A hot Harmattan wind has passed through Maine. Days and nights of heat have turned to history, remembered in glands and sweat and some one, somewhere, naked on a bed.

Dear Reader, I am writing to you, a Welshman in drab underwear, out of skepticism, sensualism, sentimentalism, hollow Michiavelism.

Dear Reader, who looks earnestly through phantasmagory and a state of frenzy to the courts of wild justice, now is the time to shout, “Temptations in the Wilderness.”

Our life is rounded with necessity and voluntary force of habit. And every last one of us knows the 3 Ds: Disappointment, Denial, Doubt.

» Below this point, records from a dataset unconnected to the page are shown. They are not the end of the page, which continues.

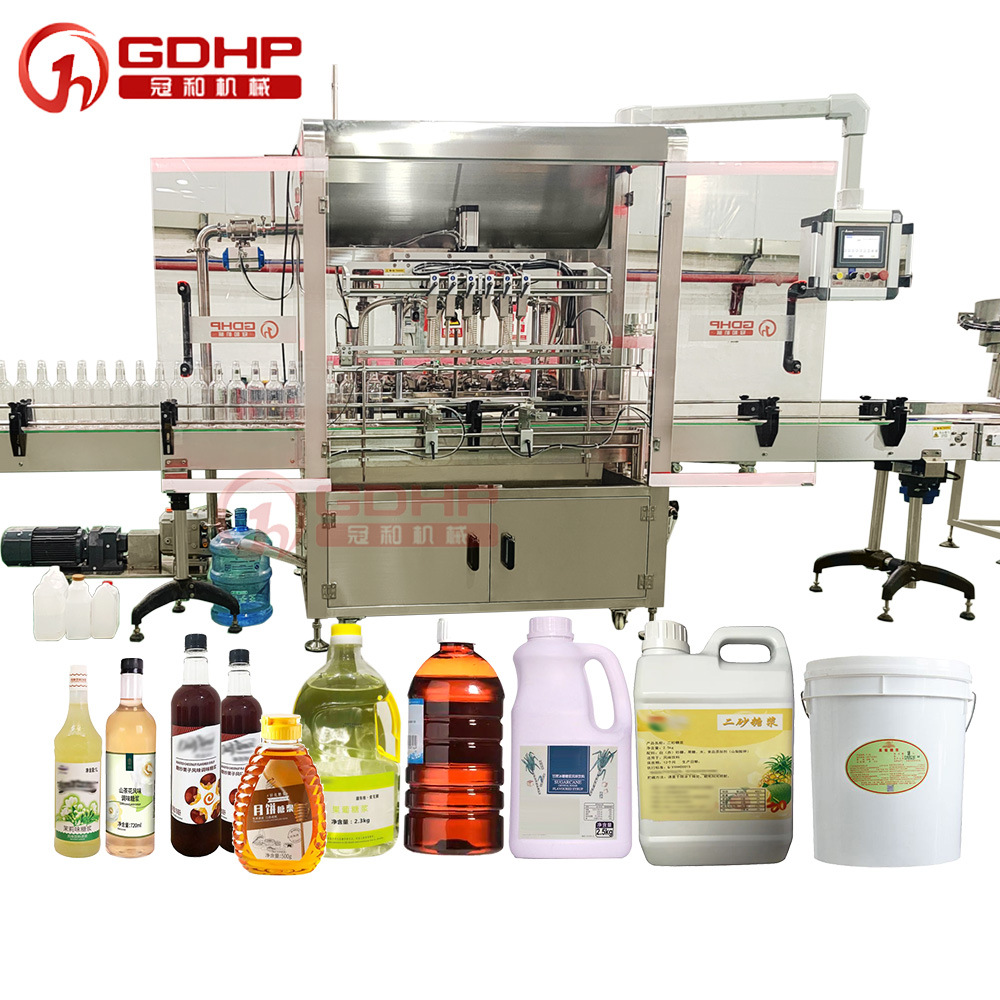 奶茶飲料糖漿灌裝旋蓋封膜生產(chǎn)線(xiàn)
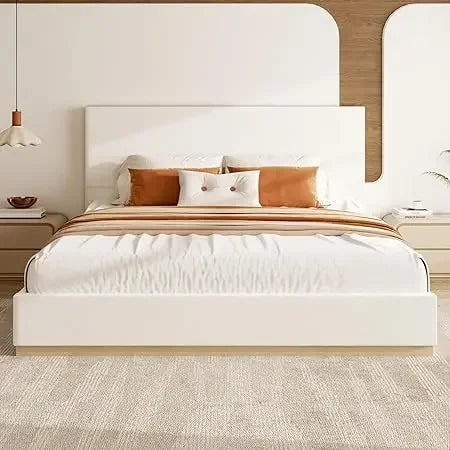 King Size Platform Bed Frame with Headboard, Velvet Grounded Bed with Wood Slats, Heavy Duty Mattress Foundation.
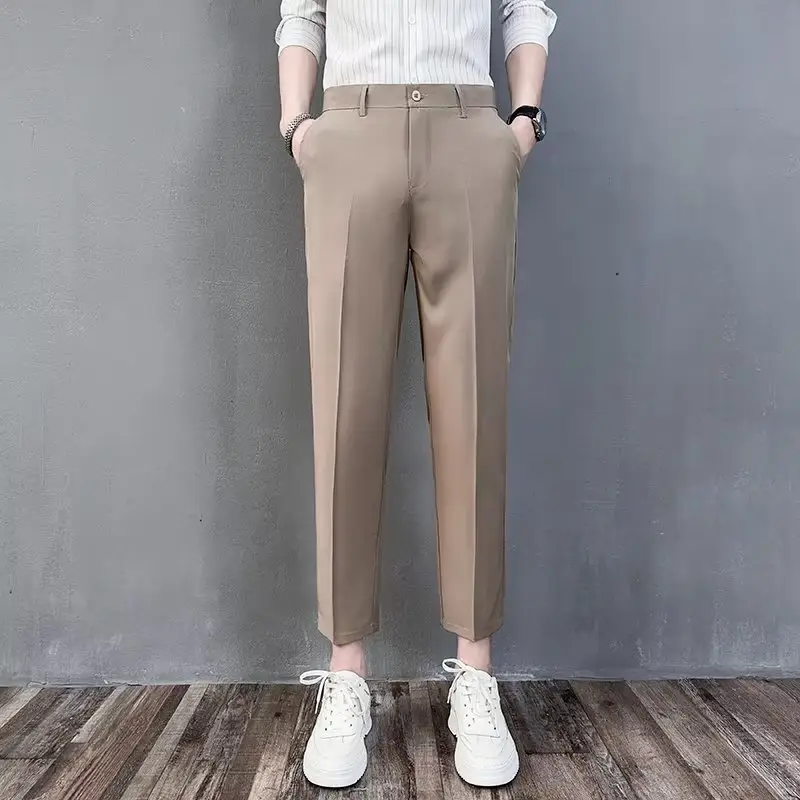 Men's Slim Fit Western Pants Black Cropped Business Casual - Image 5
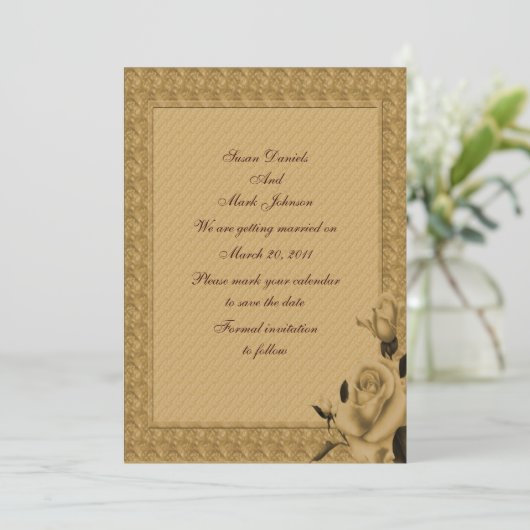 Golden Rosebuds Floral Wedding Save the Date Kaart (Staand voorkant)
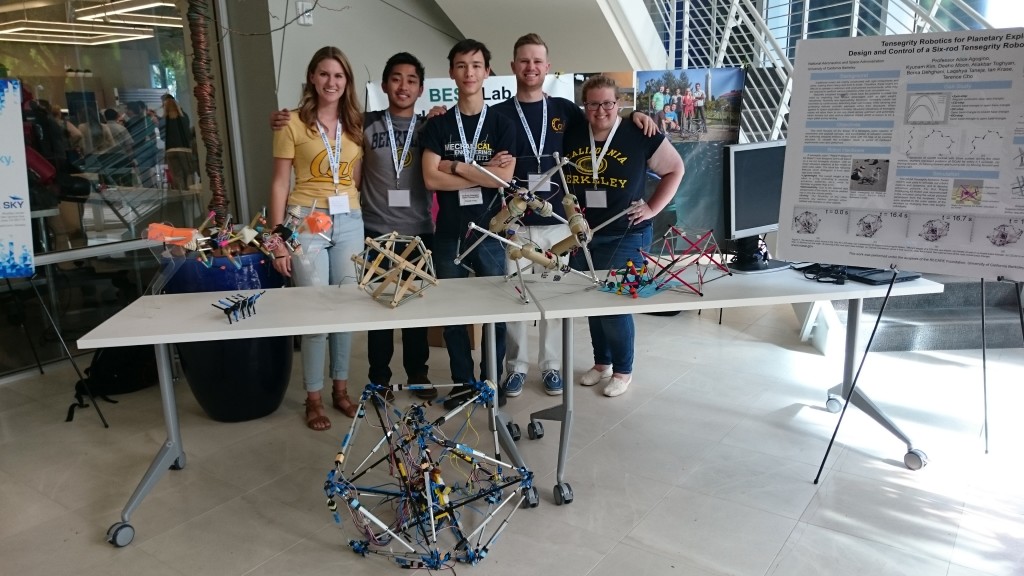 Members of the BEST Lab at the 2016 Robot Block Party. From left to right: Mallory Daly, Brian Cera, Ellande Tang, Drew Sabelhaus, Lara Janse Van Vuuren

Although I have been known to dream of a 36D going from Chichester to Dumfries.

Together now, as in a chorus of paper bags: Disappointment…Denial…Doubt….

And, yet, “the fraction of Life can be increased in value not so much by increasing your Numerator as by lessening your Denominator.”

Ask yourself, what’s all this fretting, fuming, lamenting, and self-tormenting about?

No idea.

Think, man, think!

Ah, yes, the everlasting yea! Can you buy it at the corner shop?

It’s my opinion, said Mr. Sartor Resartus, that the “Thou” is not sufficiently honoured, nourished, soft-bedded, and lovingly cared for.

But where will I find such a lovely Thou?

In the stupendous section of Aisle 5 right next to the box of firelighters.

Produce! More Produce!

Nay, I want to Produce a thing of beauty.

Do the duty which lies nearest thee.

Right, I will. Thanks for that. Because I live not on morality, but a cookery of capability and performance.

Ha! Every one needs to learn the folly of that precept Know Thyself is really Know What Thou Canst Work At.

Now, there’s that Thou again. It’s like a damn Ideopraxist: in the idea he lived, moved, and did a jig.

— At this point an Editor would like to make an appearance and advise a principle of caution. And if I were you, Dear Reader, and sometimes I am, when I read other blogs and books, I’d listen to the Editor, he always has the last word.